Sex education for prepubescent children (or even for preteens and teens) has long been hotly debated, with those arguing against it traditionally saying kids are “not ready” for such information and that “too much knowledge too soon” will inevitably result in increased rates of teen sexual activity and accompanying problems such as STDs, early pregnancy as well as emotional distress/ depression when early sexual relationships fail… all  issues which have life long negative impacts.

Studies show, however, that the opposite appears to be true.  As a general rule, having  more (and accurate) sexual knowledge seems to mean children and young people are a) less likely to become sexually active at younger ages and   b) when they do become sexually active, are more likely to make responsible (informed) choices.

In 2008, the Washington Post reported on a University of Washington study which found that teenagers who received comprehensive sex education were 60% less likely to get pregnant than someone who received abstinence-only education.  Numbers of sexual partners among those who were sexually active were also significantly lower.  The latter is important, not only because it indicates a lesser risk of STDs, but also because it has been shown that greater numbers of sexual partners, particularly during the teenage years, negatively effects mental well being, and can decrease the ability to maintain healthy relationships in adulthood.  Education on matters of sexuality has also been found to work hand in hand with dramatically lowering a child’s vulnerability to becoming a victim of sexual abuse (sexual abuse prevention education).

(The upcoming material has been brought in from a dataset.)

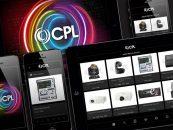 CPL lanza aplicación para ver su catálogo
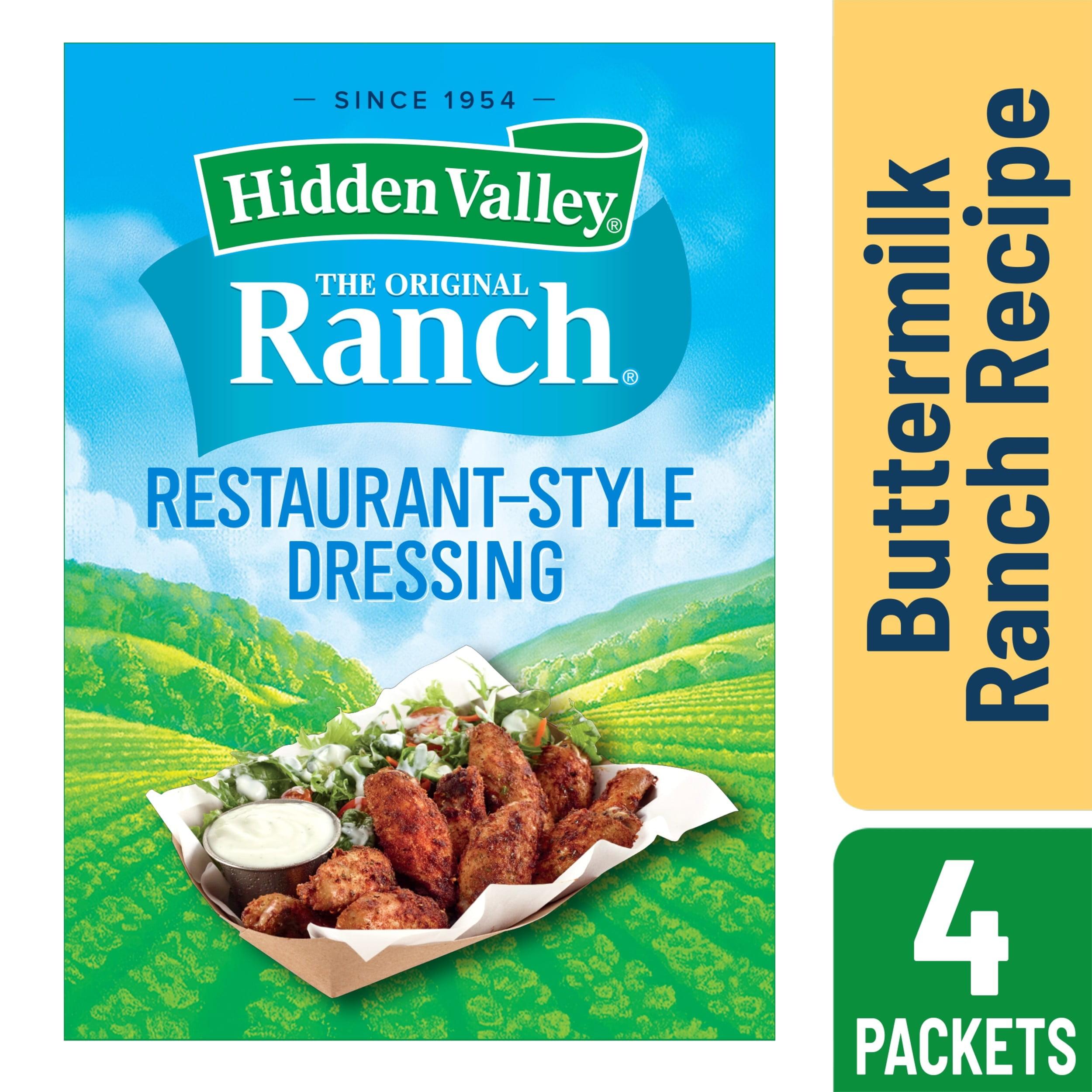 Hidden Valley Buttermilk Ranch Salad Dressing & Seasoning Mix, Gluten Free - 4 Packets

Sexual health is an essential part of good overall health and well-being. Sexuality is a part of human life and human development. Good sexual health implies not only the absence of disease, but the ability to understand and weigh the risks, responsibilities, outcomes, and impacts of sexual actions, to be knowledgeable of and comfortable with one’s body, and to be free from exploitation and coercion. Whereas good sexual health is significant across the life span, it is critical in adolescent years. health. http://www.naswdc.org/practice/adolescent_health/ah0202.asp

Comprehensive Sexuality Education (CSE) leads to improved sexual and reproductive health, resulting in the reduction of sexually transmitted infections (STIs), HIV, and unintended pregnancy. It not only promotes gender equality and equitable social norms, but has a positive impact on safer sexual behaviours, delaying sexual debut and increasing condom use. (United Nations Global Review, 2015).

http://www.un.org/youthenvoy/2016/03/comprehensive-sexuality-education/

Scandinavia has long been admired by American liberals and sex education advocates who cite comparable rates of adolescent sexuality, yet lower rates of teenage pregnancy, sexually transmitted diseases and abortion in Scandinavia.

http://www.tandfonline.com/doi/abs/10.1080/14681810601134702

Returning, then, to Scandinavia (and specifically Norway), how do markers of risky sexual behaviour in young people compare with those of other countries?  Rather than writing about these differences, some diagrams of statistics (sources cited) appear below.

Teenage pregnancy…

Sexually transmitted diseases…

Personally, having watched Norway’s State funded educational TV series “Newton”, I felt the episodes were well presented and in good taste.  For some of us seeing naked male and female anatomy, as the show’s host, Line Jansrud removes towels from real human bodies may be a little shocking, but isn’t that the problem?  Don’t we need to get over ourselves and present sex and our bodies as what they are, a very natural part of our humanity and one which our children can only benefit from being accurately informed about?

Line Jansrud speaking during one of the eight episodes in the “Newton” series (now with English subtitles)

Topics in the Norwegian TV series of eight episodes (in English) are as follows…

Episode 1 – How does puberty start?

Episode 2 – Breasts

Episode 3 – Penis

Episode 4 – Hair on your body

Episode 5 – Growth and Voice change

Episode 6 – Vagina and menstruation

Episode 7 – Zitz and sweat

Episode 8 – What’s the deal with puberty?